- **THE INPUT**:
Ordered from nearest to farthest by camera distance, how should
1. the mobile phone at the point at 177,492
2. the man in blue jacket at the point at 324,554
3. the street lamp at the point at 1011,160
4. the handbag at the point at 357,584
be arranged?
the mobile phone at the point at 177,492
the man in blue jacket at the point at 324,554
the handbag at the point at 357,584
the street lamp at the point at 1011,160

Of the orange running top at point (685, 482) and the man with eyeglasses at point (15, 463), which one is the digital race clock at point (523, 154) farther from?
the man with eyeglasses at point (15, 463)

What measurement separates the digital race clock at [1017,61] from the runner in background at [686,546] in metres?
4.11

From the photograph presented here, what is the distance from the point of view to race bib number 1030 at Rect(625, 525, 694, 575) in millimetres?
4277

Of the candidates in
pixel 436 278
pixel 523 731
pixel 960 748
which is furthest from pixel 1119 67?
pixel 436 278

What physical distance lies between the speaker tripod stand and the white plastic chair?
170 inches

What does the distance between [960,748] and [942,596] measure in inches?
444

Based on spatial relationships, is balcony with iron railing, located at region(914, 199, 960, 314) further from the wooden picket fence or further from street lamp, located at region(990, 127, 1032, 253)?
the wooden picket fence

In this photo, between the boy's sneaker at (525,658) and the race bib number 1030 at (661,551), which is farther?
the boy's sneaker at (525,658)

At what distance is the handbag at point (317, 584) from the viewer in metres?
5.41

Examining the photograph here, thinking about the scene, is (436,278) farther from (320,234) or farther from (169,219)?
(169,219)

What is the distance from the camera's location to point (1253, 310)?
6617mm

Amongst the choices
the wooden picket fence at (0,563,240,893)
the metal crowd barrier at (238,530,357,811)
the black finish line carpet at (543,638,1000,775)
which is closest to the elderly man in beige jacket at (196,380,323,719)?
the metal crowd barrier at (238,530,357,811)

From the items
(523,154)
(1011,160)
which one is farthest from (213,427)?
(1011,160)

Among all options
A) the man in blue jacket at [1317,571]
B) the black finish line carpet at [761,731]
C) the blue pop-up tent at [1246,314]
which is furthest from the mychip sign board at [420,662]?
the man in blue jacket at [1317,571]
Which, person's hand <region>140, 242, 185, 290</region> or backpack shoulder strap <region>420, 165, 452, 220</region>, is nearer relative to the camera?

- **PROBLEM DESCRIPTION**: Output every line above as a JSON list of strings, one string per line, with blank lines omitted.

- **ANSWER**:
[
  "Ordered from nearest to farthest by camera distance, how should",
  "1. the mobile phone at the point at 177,492",
  "2. the man in blue jacket at the point at 324,554",
  "3. the street lamp at the point at 1011,160",
  "4. the handbag at the point at 357,584",
  "be arranged?",
  "the mobile phone at the point at 177,492",
  "the man in blue jacket at the point at 324,554",
  "the handbag at the point at 357,584",
  "the street lamp at the point at 1011,160",
  "Of the orange running top at point (685, 482) and the man with eyeglasses at point (15, 463), which one is the digital race clock at point (523, 154) farther from?",
  "the man with eyeglasses at point (15, 463)",
  "What measurement separates the digital race clock at [1017,61] from the runner in background at [686,546] in metres?",
  "4.11",
  "From the photograph presented here, what is the distance from the point of view to race bib number 1030 at Rect(625, 525, 694, 575) in millimetres?",
  "4277",
  "Of the candidates in",
  "pixel 436 278",
  "pixel 523 731",
  "pixel 960 748",
  "which is furthest from pixel 1119 67?",
  "pixel 436 278",
  "What physical distance lies between the speaker tripod stand and the white plastic chair?",
  "170 inches",
  "What does the distance between [960,748] and [942,596] measure in inches?",
  "444",
  "Based on spatial relationships, is balcony with iron railing, located at region(914, 199, 960, 314) further from the wooden picket fence or further from street lamp, located at region(990, 127, 1032, 253)?",
  "the wooden picket fence",
  "In this photo, between the boy's sneaker at (525,658) and the race bib number 1030 at (661,551), which is farther?",
  "the boy's sneaker at (525,658)",
  "At what distance is the handbag at point (317, 584) from the viewer in metres?",
  "5.41",
  "Examining the photograph here, thinking about the scene, is (436,278) farther from (320,234) or farther from (169,219)?",
  "(169,219)",
  "What is the distance from the camera's location to point (1253, 310)?",
  "6617mm",
  "Amongst the choices",
  "the wooden picket fence at (0,563,240,893)",
  "the metal crowd barrier at (238,530,357,811)",
  "the black finish line carpet at (543,638,1000,775)",
  "which is closest to the elderly man in beige jacket at (196,380,323,719)?",
  "the metal crowd barrier at (238,530,357,811)",
  "From the items",
  "(523,154)",
  "(1011,160)",
  "which one is farthest from (213,427)?",
  "(1011,160)",
  "Among all options",
  "A) the man in blue jacket at [1317,571]",
  "B) the black finish line carpet at [761,731]",
  "C) the blue pop-up tent at [1246,314]",
  "which is furthest from the mychip sign board at [420,662]?",
  "the man in blue jacket at [1317,571]",
  "Which, person's hand <region>140, 242, 185, 290</region> or backpack shoulder strap <region>420, 165, 452, 220</region>, is nearer relative to the camera?"
]